Hi all,
I have gene expression for say 9 different samples, all the same age, for say 3 different tissues (see table below, I have three samples from hippocampus, three from cerebellum and three from blood). I want to put these into a PCA plot to see if the gene expression for similar tissues clumps together in the plot.
The problem is that I have overlapping, but not completely overlapping, gene sets between the samples.
So essentially I have a table like this (Hipp= hippocampus, Cer = Cerebellum, Bloo = Blood);
Hipp1 Hipp2 Hipp3 Cer1 Cer2 Cer3 Bloo1 Bloo2 Bloo3
Gene1 0.01 0.01 0.02 0.01 0.03 0.05 1.0 1.2 1.3
Gene2 - - - 0.1 0.2 0.3 1.2 1.4 1.5
Gene3 0.54 0.4 0.4 0.4 0.4 0.5 0.5 1.2 3.4
Gene4 1.2 1.3 4.4 1.3 3.4 3.1 - - -
Gene5 - - - - - - 0.3 0.3 0.2
So for example here, since hippocampus and cerebellum are both parts of the brain, and the blood is different, and all the samples are the same age, I want to know if the brain samples cluster together on a PCA plot more than say hippocampus and blood. But here, I don't have expression data for gene 2 for the hippocampus, and I don't have data for gene 4 for blood, or gene 5 I have no data for the brain.
So I'm wondering if there is a package where I can read in the above table, and it will give me back a PCA plot of the genes, considering that there is some missing data. I do not have the option to remove genes with some missing data, because in reality, I have >10,000 samples and 20,000 genes, so there is at least one missing value for all the genes (obviously, I will consider filtering the genes with almost exclusively missing data).
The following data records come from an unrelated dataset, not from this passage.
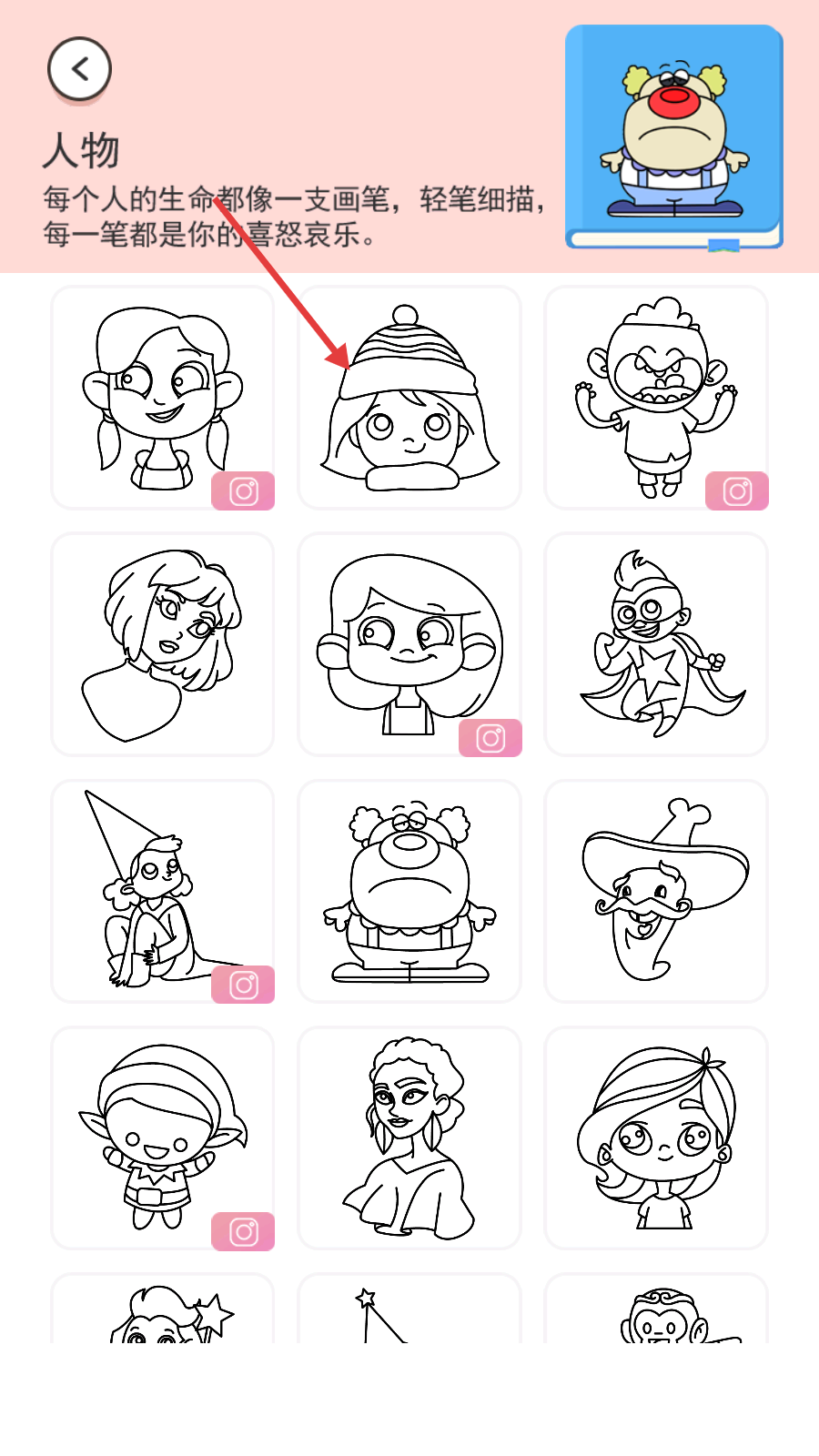 人物
每个人的生命都像一支画笔，轻笔细描，每一笔都是你的喜怒哀乐。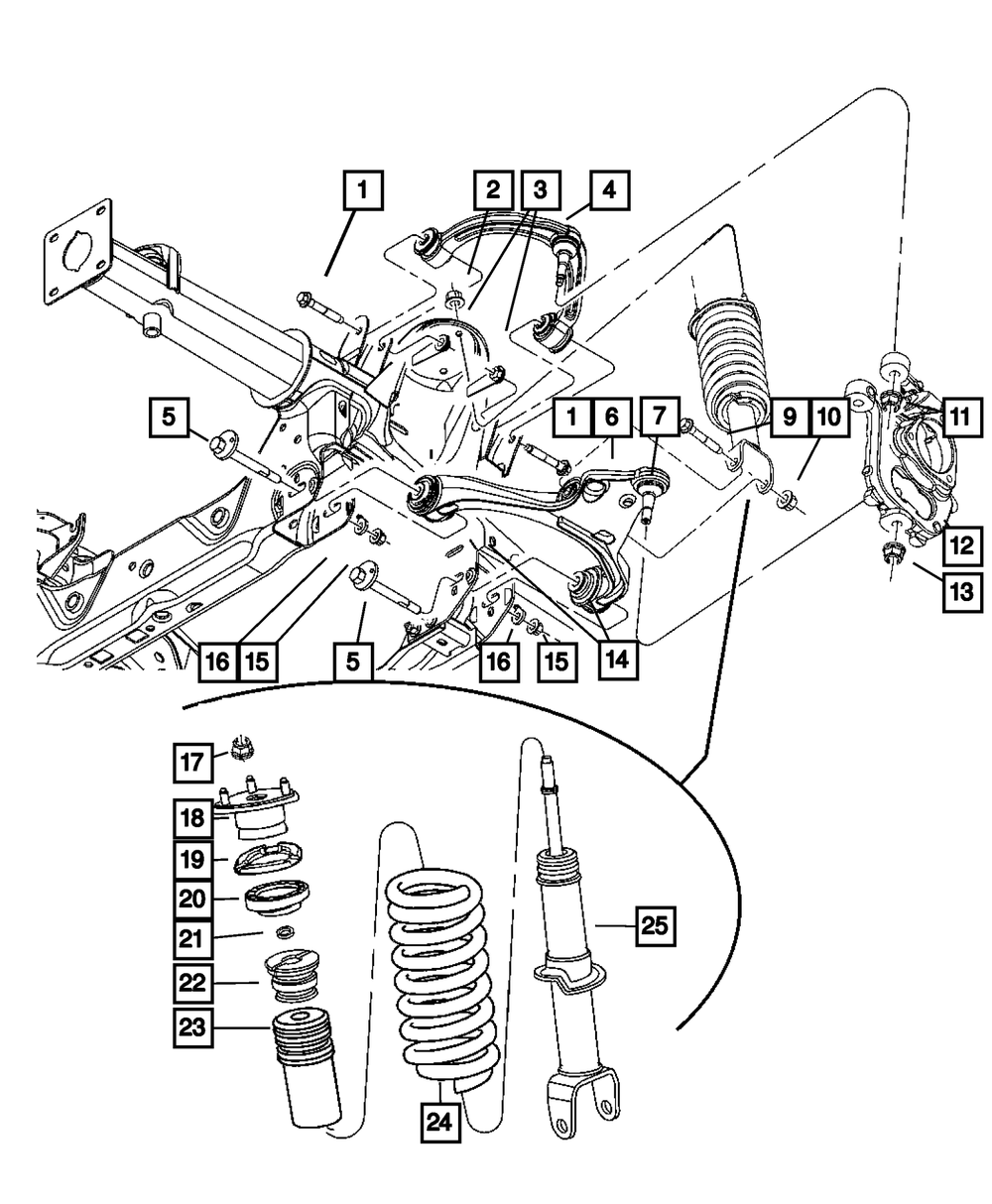 1
2
3
4
5
1
6
7
9
10
11
12
13
16
15
5
16
15
14
17
18
19
20
21
22
23
24
25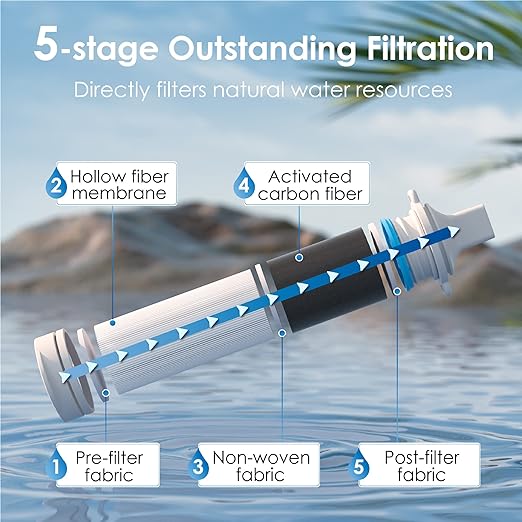 5-stage Outstanding Filtration

Directly filters natural water resources

2 Hollow fiber membrane

4 Activated carbon fiber

1 Pre-filter fabric

3 Non-woven fabric

5 Post-filter fabric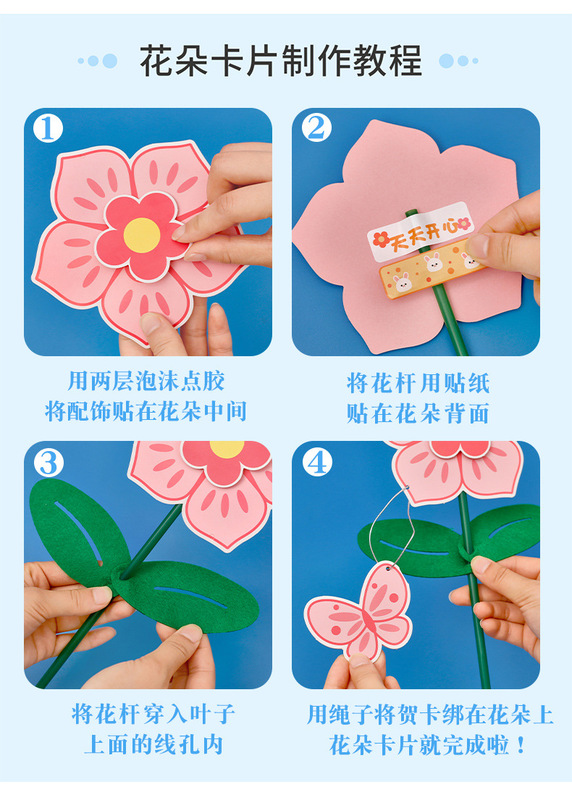 花朵卡片制作教程

1

用两层泡沫点胶
将配饰贴在花朵中间

2

天天开心

将花杆用贴纸
贴在花朵背面

3

将花杆穿入叶子
上面的线孔内

4

用绳子将贺卡绑在花朵上
花朵卡片就完成啦！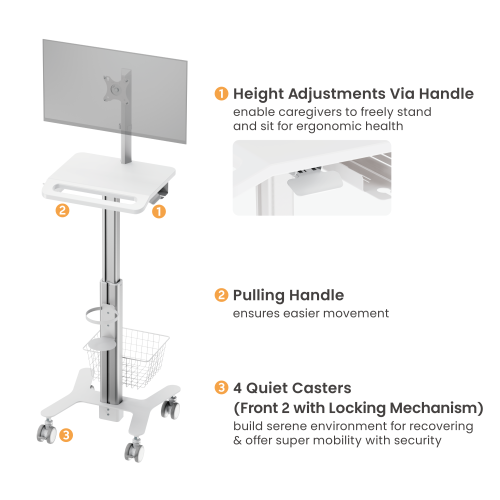 2
1
3

1 Height Adjustments Via Handle
enable caregivers to freely stand and sit for ergonomic health

2 Pulling Handle
ensures easier movement

3 4 Quiet Casters (Front 2 with Locking Mechanism)
build serene environment for recovering & offer super mobility with security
I'm sorry that I have no code to show, I don't know where to start/what package to use so this is just a thought experiment at the minut, will post the code if I can get something working.
Since numbers are read counts, why not go with missing == 0 counts?
The numbers are log2 transformed microarray data (actually in this example I just want to show people what I mean so the numbers are made up), but I can't set them to 0, since maybe there is a high expression for that gene, I just don't have the info for it?
So I suppose I'm wondering if there's a PCA package in either python or R, where I can read in the above table, and then there's a parameter that says something like "set missing data to NA"", and then before inputting my table into the package, I would just change all the "-" to NA.
I appreciate the help, but maybe the answer is not as trivial as I thought, i've just found this, so maybe using PCA with explicitly defined missing data is not possible, and I have to somehow impute the data.
Missing data is not an issue specific to PCA. However, the Bioconductor package pcaMethods implements various algorithms to deal with missing data.
Wait, how did you get the data then?
because it's a combination of a couple of three different data sets (i.e. two brain parts and blood) that are comparable. Thank you for the help, I appreciate it.
But if the RNA-seq (I suppose) was performed in all three tissues then a highly expressed gene would be picked up, no?